EXERCISE MATERIAL:
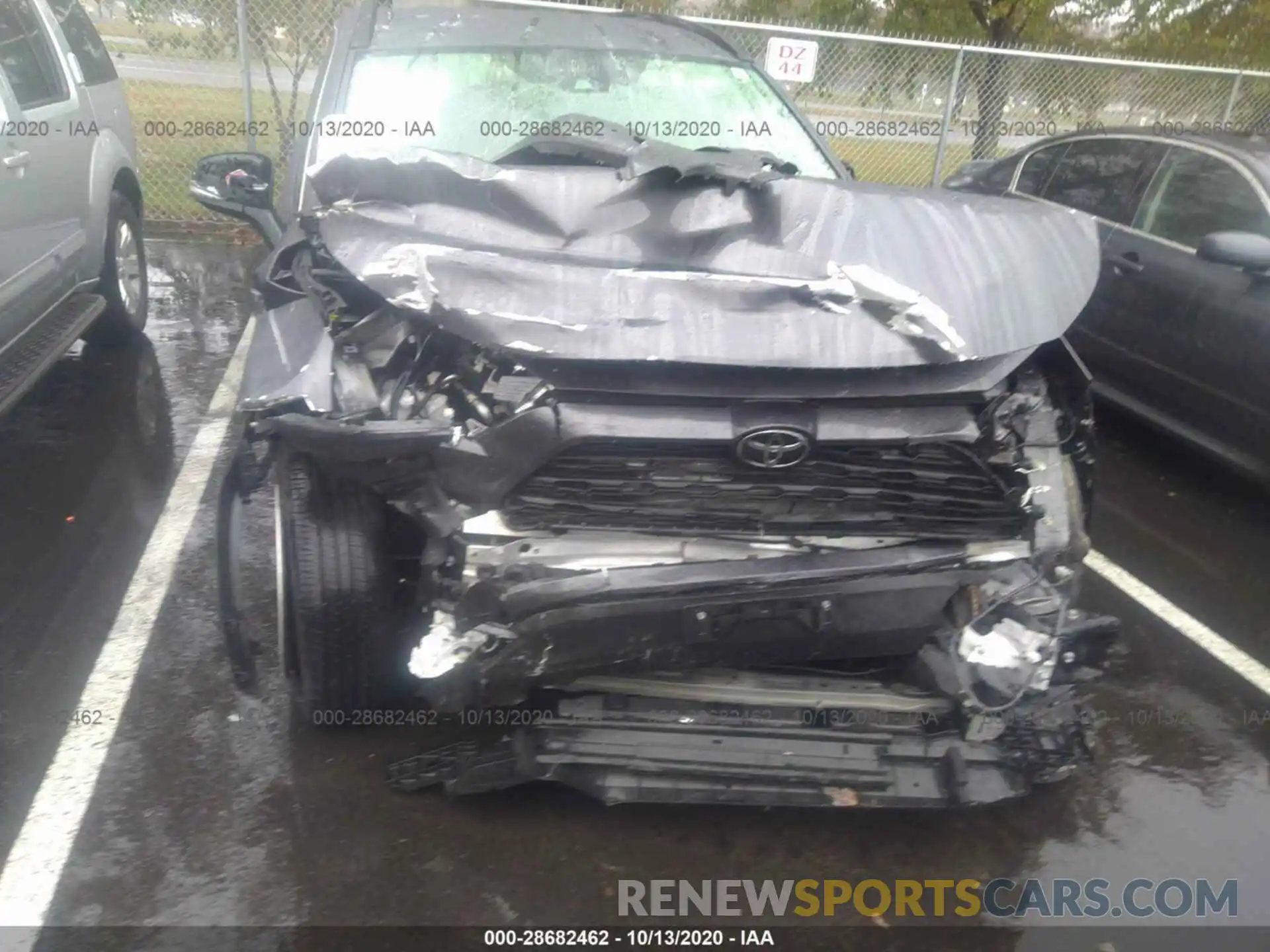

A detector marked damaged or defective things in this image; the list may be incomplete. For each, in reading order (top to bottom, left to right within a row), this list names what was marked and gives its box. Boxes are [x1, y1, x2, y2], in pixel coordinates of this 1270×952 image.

torn sheet metal [304, 151, 1102, 368]
crumpled hood [307, 151, 1102, 370]
damaged gray suv [198, 3, 1122, 812]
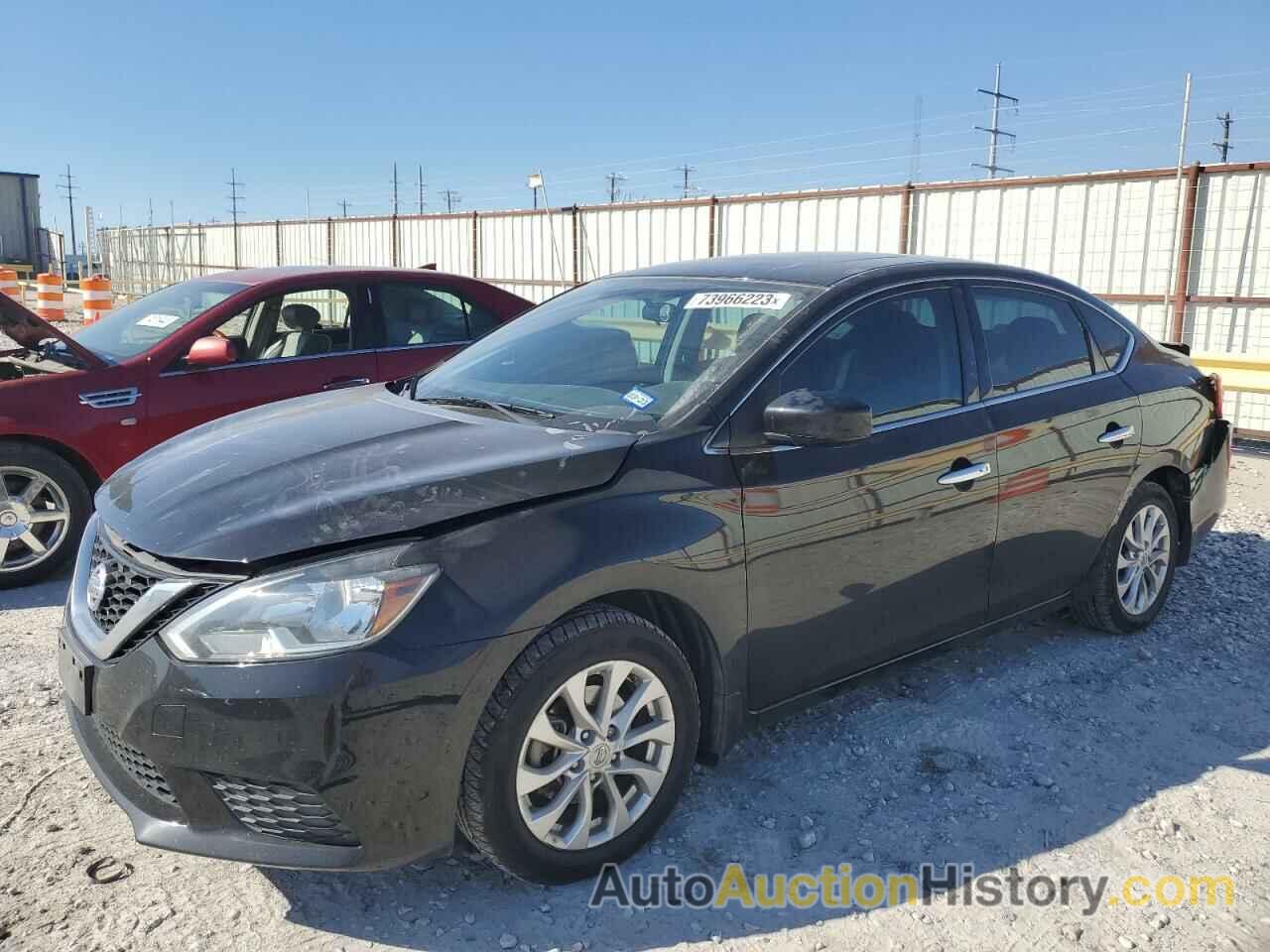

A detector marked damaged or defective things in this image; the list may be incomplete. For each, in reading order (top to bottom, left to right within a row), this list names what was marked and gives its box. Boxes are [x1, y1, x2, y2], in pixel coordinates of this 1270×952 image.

cracked hood [0, 292, 104, 367]
cracked hood [98, 385, 635, 563]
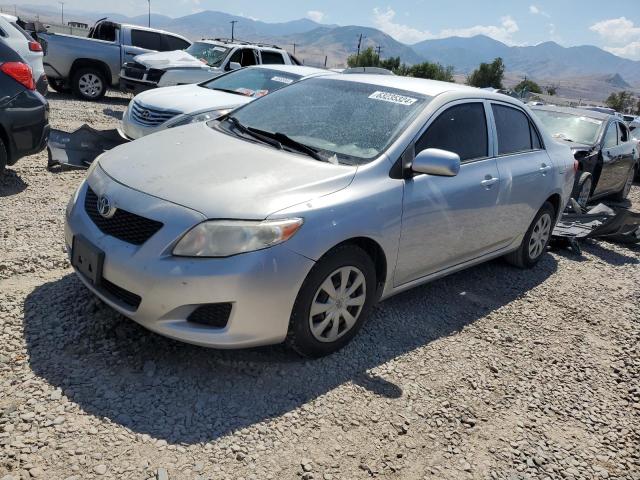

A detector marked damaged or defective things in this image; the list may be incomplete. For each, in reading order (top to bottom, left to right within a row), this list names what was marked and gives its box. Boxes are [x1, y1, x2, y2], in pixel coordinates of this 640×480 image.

damaged vehicle [119, 39, 300, 93]
damaged vehicle [120, 64, 330, 139]
damaged vehicle [532, 106, 636, 206]
damaged vehicle [65, 76, 576, 356]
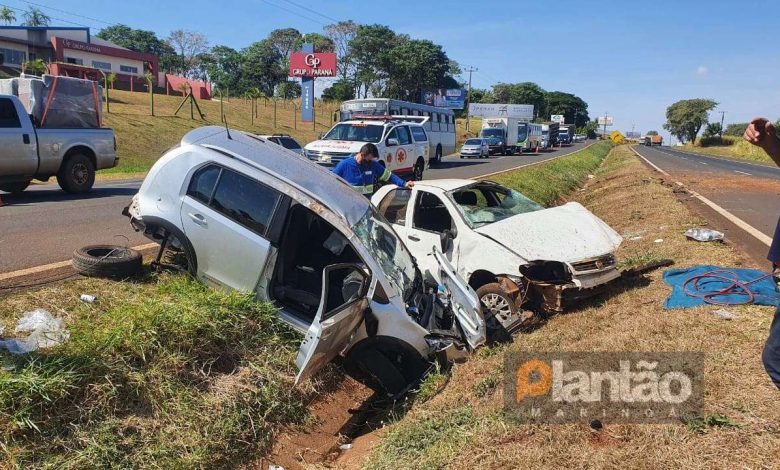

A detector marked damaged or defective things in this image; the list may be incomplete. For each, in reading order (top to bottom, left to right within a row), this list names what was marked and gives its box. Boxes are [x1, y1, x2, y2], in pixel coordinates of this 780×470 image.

crashed silver suv [124, 126, 484, 394]
crashed white sedan [370, 179, 620, 330]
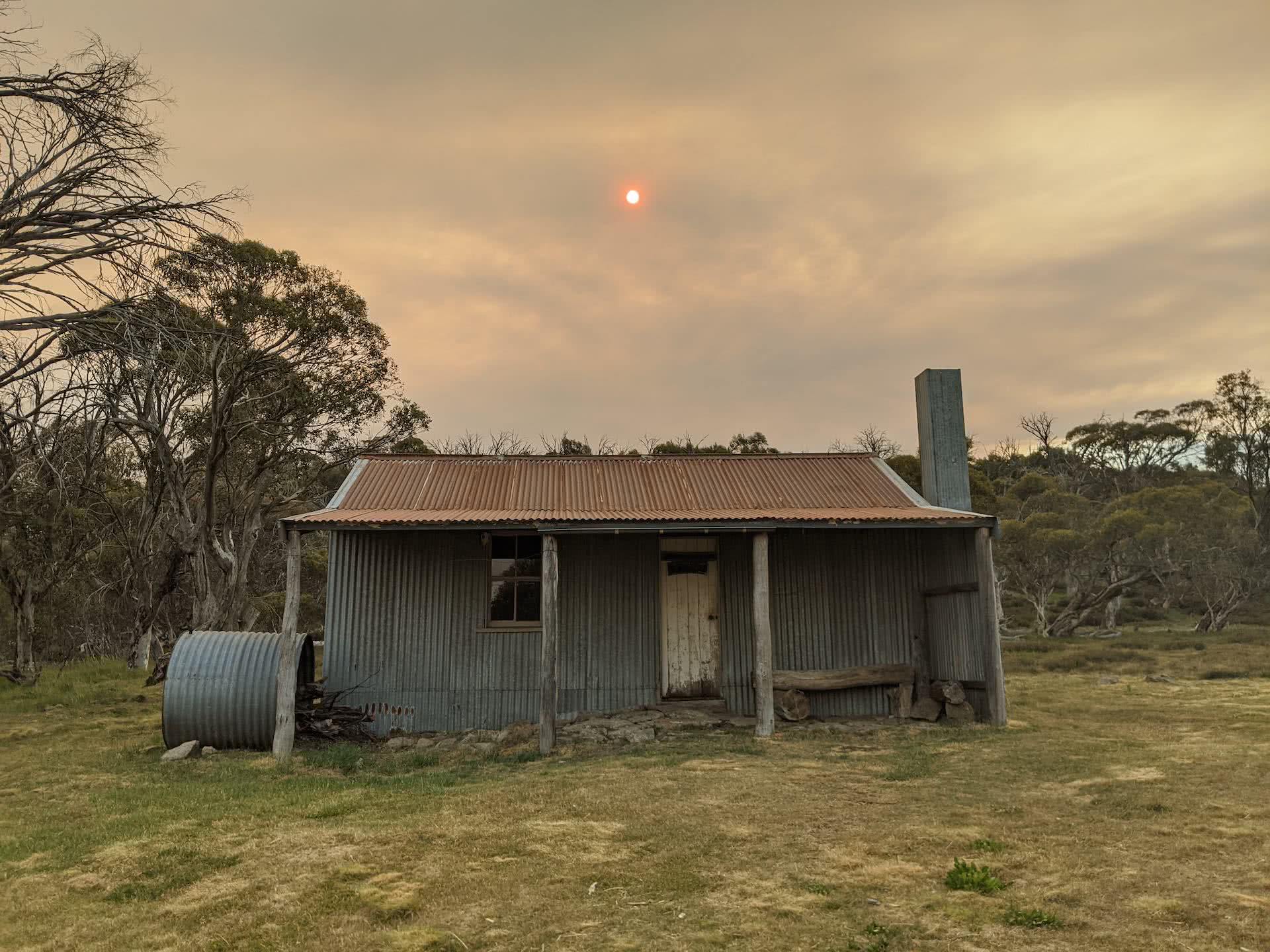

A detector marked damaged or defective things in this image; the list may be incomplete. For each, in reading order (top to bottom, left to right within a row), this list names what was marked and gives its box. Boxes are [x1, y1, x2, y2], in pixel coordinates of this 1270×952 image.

rusty corrugated iron roof [283, 455, 990, 529]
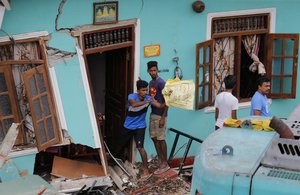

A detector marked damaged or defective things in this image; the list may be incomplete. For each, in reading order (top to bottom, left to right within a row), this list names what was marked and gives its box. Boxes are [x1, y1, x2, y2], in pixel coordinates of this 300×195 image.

damaged doorway [81, 23, 136, 160]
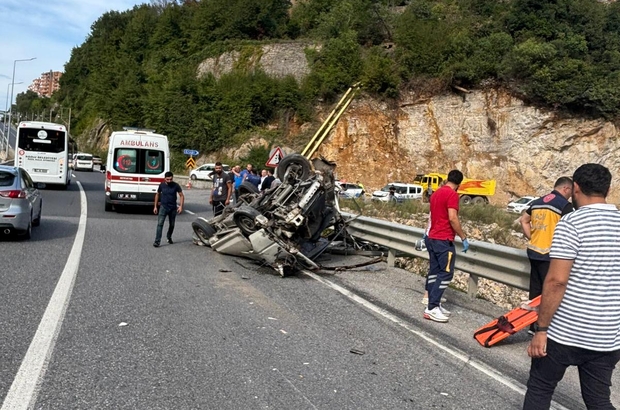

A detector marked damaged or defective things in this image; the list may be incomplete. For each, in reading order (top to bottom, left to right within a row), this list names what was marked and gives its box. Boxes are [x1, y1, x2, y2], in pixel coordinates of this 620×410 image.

overturned vehicle [189, 154, 354, 276]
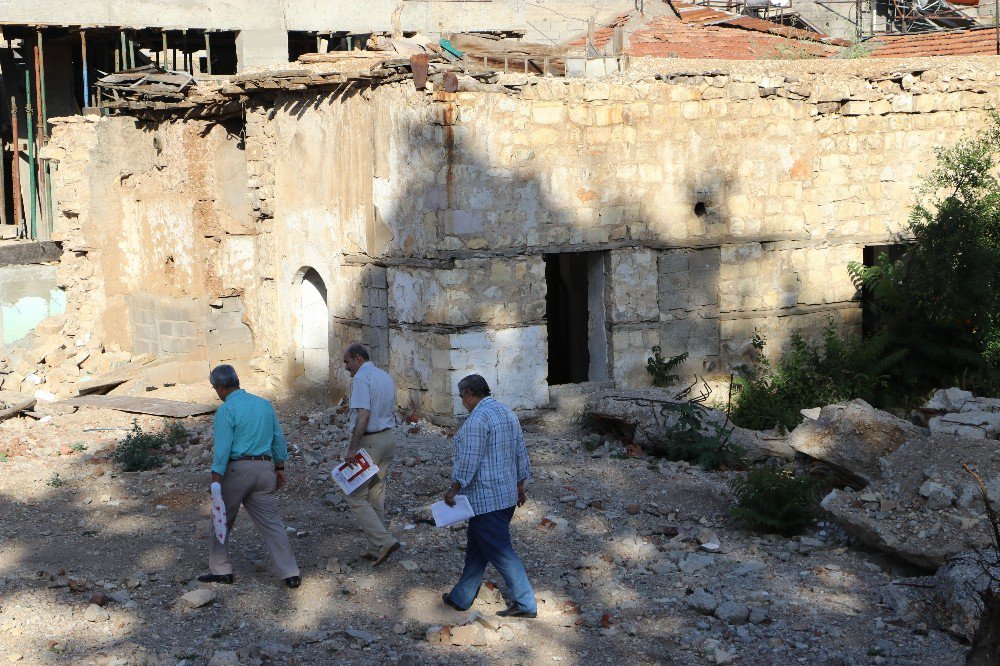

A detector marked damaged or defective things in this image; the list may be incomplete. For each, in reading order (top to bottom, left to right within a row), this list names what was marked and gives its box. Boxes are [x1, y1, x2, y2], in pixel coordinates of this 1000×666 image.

broken concrete slab [584, 386, 792, 460]
broken concrete slab [784, 396, 924, 486]
broken concrete slab [820, 434, 1000, 568]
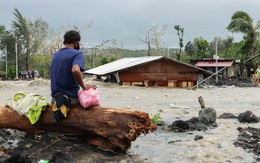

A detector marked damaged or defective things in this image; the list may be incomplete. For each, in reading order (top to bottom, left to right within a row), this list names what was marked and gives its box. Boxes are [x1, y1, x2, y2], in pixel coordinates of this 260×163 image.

EXERCISE PROMPT: Write out every line of text in all of the records above as a JSON list of strings, one string per line, skipping blank lines. Leave the pictures out of your answer.

FINISHED ANSWER:
[
  "A detector marked damaged or defective things in this image; the list may be incomplete. For each, in reading order (top to bottom, left to right within a row), this list names what was marked and gives its box. Boxes are [x1, y1, x2, y2], in pixel coordinates of this 1270×952 image.",
  "torn sheet metal [304, 151, 1102, 368]",
  "crumpled hood [307, 151, 1102, 370]",
  "damaged gray suv [198, 3, 1122, 812]",
  "A detector marked damaged or defective things in this image; the list may be incomplete. For each, in reading order (top to bottom, left to right within a row), this list names what was marked and gives its box. Boxes are [x1, y1, x2, y2], in pixel coordinates of this 1270×952 image.",
  "cracked hood [0, 292, 104, 367]",
  "cracked hood [98, 385, 635, 563]",
  "A detector marked damaged or defective things in this image; the list may be incomplete. For each, in reading order (top to bottom, left to right within a row), this list names what was marked and gives its box. Boxes are [x1, y1, x2, y2], in pixel coordinates of this 640×480 image.",
  "damaged vehicle [119, 39, 300, 93]",
  "damaged vehicle [120, 64, 330, 139]",
  "damaged vehicle [532, 106, 636, 206]",
  "damaged vehicle [65, 76, 576, 356]",
  "A detector marked damaged or defective things in this image; the list may be incomplete. For each, in reading order (top to bottom, left to right within a row), this list names what was marked and gives its box. Boxes are [x1, y1, x2, y2], in pixel coordinates of this 780×470 image.",
  "crashed silver suv [124, 126, 484, 394]",
  "crashed white sedan [370, 179, 620, 330]",
  "A detector marked damaged or defective things in this image; the list may be incomplete. For each, in reading order (top to bottom, left to right within a row), this list names what was marked and gives its box. Boxes are [x1, y1, x2, y2], in pixel coordinates of this 1270×952 image.",
  "rusty corrugated iron roof [283, 455, 990, 529]",
  "A detector marked damaged or defective things in this image; the list may be incomplete. For each, in reading order (top to bottom, left to right within a row), this list names what was marked and gives its box. Boxes are [x1, y1, x2, y2], in pixel coordinates of this 300×195 image.",
  "damaged doorway [81, 23, 136, 160]",
  "A detector marked damaged or defective things in this image; the list may be incomplete. For each, in reading order (top to bottom, left to right within a row), this list names what was marked and gives its box. Boxes are [x1, y1, x2, y2], in pixel coordinates of this 620×410 image.",
  "overturned vehicle [189, 154, 354, 276]",
  "A detector marked damaged or defective things in this image; the list may be incomplete. For each, in reading order (top to bottom, left to right within a row), this list names what was marked and gives its box. Boxes are [x1, y1, x2, y2], in pixel coordinates of this 1000×666 image.",
  "broken concrete slab [584, 386, 792, 460]",
  "broken concrete slab [784, 396, 924, 486]",
  "broken concrete slab [820, 434, 1000, 568]",
  "A detector marked damaged or defective things in this image; the list may be incomplete. For each, in reading order (top to bottom, left to right within a row), this list names what was marked and gives its box. Boxes are [x1, y1, x2, y2], in pixel coordinates of this 260×163 image."
]